World War II was a crucible of technological innovation, including advances in statistics. Jacob Wolfowitz, born a century ago (1920), looked at the problem of noisy radio transmissions. Coded radio transmissions were critical elements of military command and control, and they were plagued by the problem of atmospheric or other interference – “noise”. The weaker the transmission and the longer the distance, the more likely it is that the signal will be lost in the noise. When the human ear and brain hears and interprets a noisy transmission, it has the ability to mitigate some of the signal loss by filling in information, using nearby context as a crutch. When the transmission is a letter-by-letter code, however, context is unhelpful until it is decoded.

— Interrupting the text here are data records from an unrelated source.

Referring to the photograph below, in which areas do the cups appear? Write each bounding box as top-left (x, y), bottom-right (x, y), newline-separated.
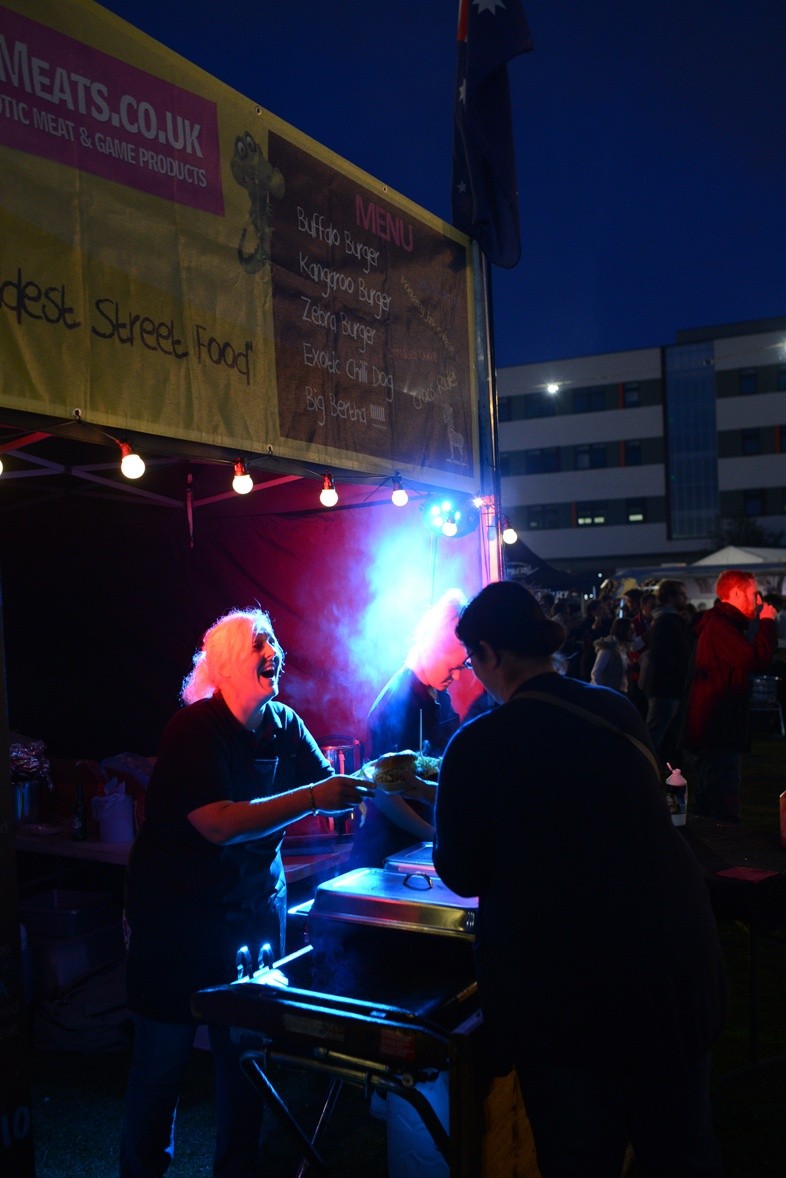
top-left (99, 798), bottom-right (133, 843)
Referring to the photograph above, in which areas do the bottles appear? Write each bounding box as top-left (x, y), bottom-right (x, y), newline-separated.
top-left (23, 777), bottom-right (32, 824)
top-left (664, 761), bottom-right (688, 826)
top-left (72, 784), bottom-right (87, 842)
top-left (416, 980), bottom-right (478, 1022)
top-left (39, 775), bottom-right (49, 824)
top-left (32, 778), bottom-right (39, 817)
top-left (15, 779), bottom-right (23, 828)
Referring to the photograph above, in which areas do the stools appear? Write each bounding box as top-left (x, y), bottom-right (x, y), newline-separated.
top-left (705, 864), bottom-right (786, 1064)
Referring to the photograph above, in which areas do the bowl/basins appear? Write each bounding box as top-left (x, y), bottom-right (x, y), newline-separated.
top-left (361, 749), bottom-right (440, 795)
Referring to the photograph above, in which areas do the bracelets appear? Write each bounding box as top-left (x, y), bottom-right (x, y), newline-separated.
top-left (308, 787), bottom-right (317, 808)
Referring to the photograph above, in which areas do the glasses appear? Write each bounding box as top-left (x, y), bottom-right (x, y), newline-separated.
top-left (463, 650), bottom-right (479, 670)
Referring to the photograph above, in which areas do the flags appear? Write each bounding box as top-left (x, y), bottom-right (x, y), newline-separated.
top-left (451, 0), bottom-right (533, 269)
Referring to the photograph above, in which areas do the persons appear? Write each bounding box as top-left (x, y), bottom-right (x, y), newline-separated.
top-left (524, 569), bottom-right (786, 824)
top-left (120, 605), bottom-right (375, 1178)
top-left (433, 581), bottom-right (724, 1178)
top-left (345, 588), bottom-right (471, 876)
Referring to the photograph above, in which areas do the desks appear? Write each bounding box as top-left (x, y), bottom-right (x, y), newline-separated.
top-left (15, 825), bottom-right (353, 884)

Therefore, a critical parameter is the rate of loss of individual letters, and minimizing that loss. Wolfowitz helped elaborate a statistical technique to be applied to the coding algorithm with this in mind. His theoretical description envisioned representing each word in what today’s text miners would call a dictionary (e.g., the vocabulary used in military operations) by a numerical sequence. If each numerical sequence is sufficiently distant from all other such sequences, then the potential for guessing an incomplete word is maximized by reducing the potential for confusing the sequence with a similar sequence. For more, read his monograph Coding Theorems of Information Theory.
Wolfowitz worked closely with Abraham Wald during the war years, and the two were responsible for a number of theoretical contributions to probability and statistics, especially in the area of nonparametric statistics.
Jacob Wolfowitz’s son, Paul, carried on the martial tradition in a new way; he was one of the key architects of the U.S. invasion of Iraq.